Half way to Mindelo

Sweet Dreams
Roz Preston /Ed Phillips
Thu 10 Nov 2022 13:18
We left Las Palmas on Sunday afternoon, and here I am on Thursday morning wondering where the time has gone! It is amazing how many hours you can spend just sitting in the cockpit, watching water. And flying fish, our constant companions! It’s a privilege to be out here in this watery world. 

This is how the day works out. All 4 of us do one night watch - 3 hours each, but there are more than 12 hours of darkness now. I am very happy with my watch, 20.00 - 23.00 hours, so I have a fairly normal day, I get to bed at my usual bedtime and I’m up at 08.00 ready for tea and breakfast. The first night is always difficult, especially after a long stretch in a marina. Trying to get to sleep in a rolling boat with a clamorous sea rushing past the hull, knowing there are only a few centimetres of planking and a coat of paint between me and the Atlantic Ocean is a bit of a challenge. As is finding a way of wedging myself in to my berth, which takes some creative arrangement of spare cushions, pillows etc. But by the second night sleep comes much more easily. I am getting a good 8 hours a night. Dick and Angus, in narrow berths either side of the saloon, are not faring quite so well, and Ed has to contend with the squeak of the autohelm in his aft cabin, but they all seem to be quite well rested. And there is always the daytime nap!

Nothing much happens overnight. Occasionally we chat with other boats nearby, or listen to other conversations between the fleet. There was a pan pan call two nights ago, one of the boats hit a submerged object and took a bit of damage but they have been able to carry on. We can see some of the others on the AIS, but most are a long way ahead now. 

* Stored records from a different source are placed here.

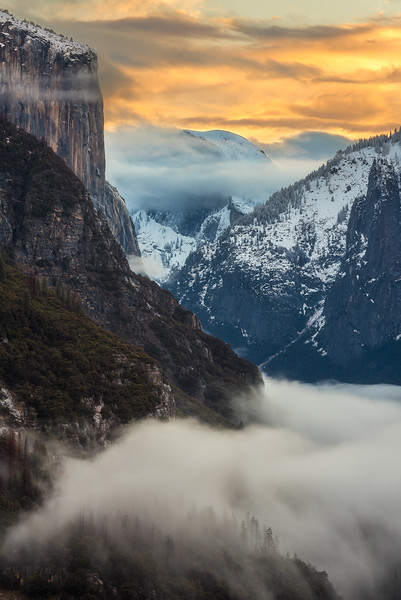 Half dome covered in Fog, Yosemite National Park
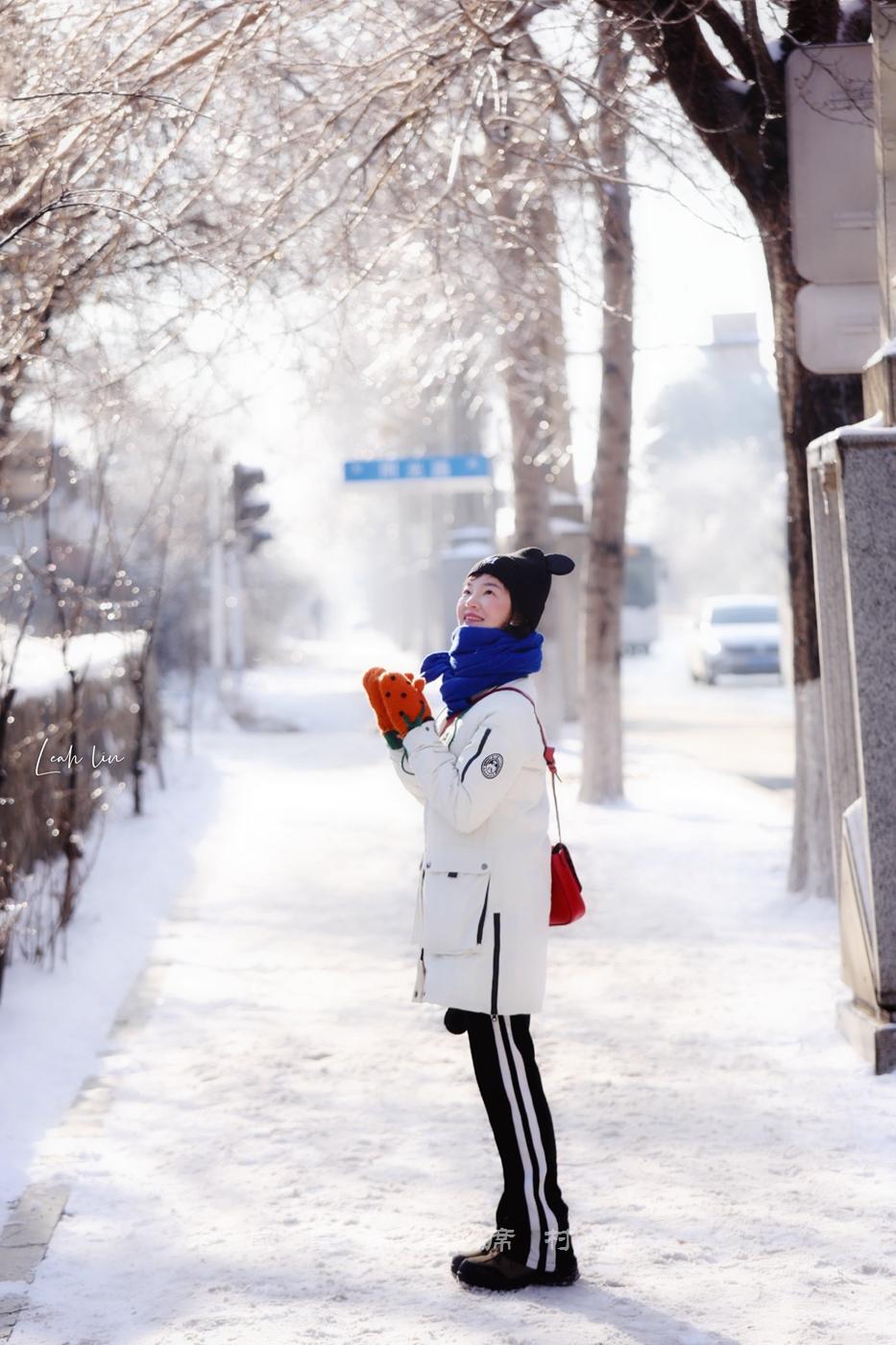 长春惊现百年不遇冰挂,冰雪奇缘太惊艳,连本地中年人都说没见过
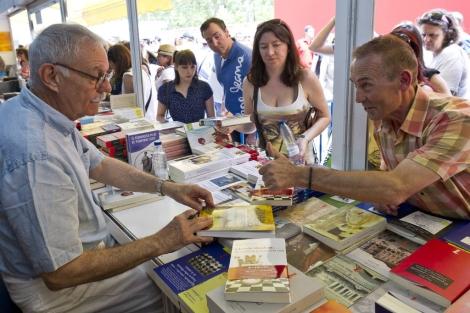 Eduardo Mendoza, firmando ejemplares en la pasada edición de la Feria del Libro. | G. Arroyo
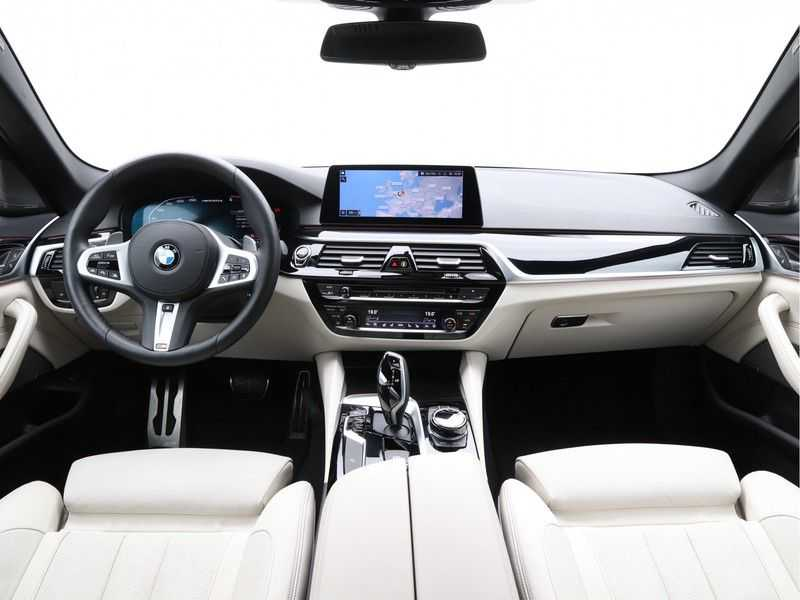 BMW 5 Serie Touring M550d xDrive High Executive Automaat Euro 6 afbeelding 20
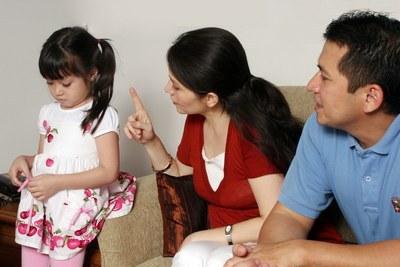 orang tua juga wajib aktif membentuk mental anak agar selalu berkata dan berlaku jujur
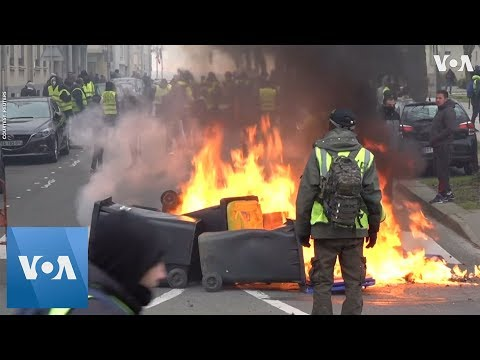 """French """"Yellow Vests"""" Clash With Police, Block Bridges in Nationwide Protests"""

We have a cooking rota as well. Everyone sorts out their own breakfast, mostly just a banana, a coffe or tea, and in Dick and Angus’ version, a few roll ups 🙄- very healthy! 
Then we match our watch rota - me, Dick, Ed and Angus. I wouldn’t say it was competitive but some damned good meals are coming out of the galley, and with 3 days to plan the menu the meals are quite adventurous. My turn today - there is something spicy cooking slowly in the eco pot, hope it goes down as well as last night’s deconstructed cottage pie. Great excitement yesterday morning when we hooked a fish - a yellowfin tuna, we think, that would have made a good ceviche starter for 4. Sadly for us it made a bid for freedom when it caught sight of the winch handle brandished by Angus, and made its slithery escape. Later in the evening the lure and weight disappeared off the line, and we counted ourselves lucky not to have had a closer encounter with whatever it was with sharp enough teeth to get through that lot. 🫣

We are somewhere off the coast of Mauritania now and out of the shade of the Bimini it’s very hot. But with the watermaker producing 50 litres every 2 hours when we charge the batteries by running the engine, there are warm showers whenever we want and plenty of fresh drinking water. 

I would be lying if I told you we were the fastest boat in the fleet, but we arent the slowest either, despite our 3rd from the bottom rating! And we are first (and last) of the wooden boats! We are making steady progress towards the Cape Verde Islands under twin headsails. Our average speed is just over 5 knots so unless the wind drops too dramatically, we should arrive sometime on Sunday morning. We decided not to push the boat too hard, preferring an easy sail without lots of sail changes. The wind is blowing a fairly steady 15-20 knots out of the north, and this being the trades, should continue to do so for the next few days. 

Anyway it’s nearly time for me to start on lunch and the boys are up in the cockpit ready to take a sun sight, so lots to do!

Until next post,

Sweet Dreams out. 

Sorry no pics, they take too much data through the satellite.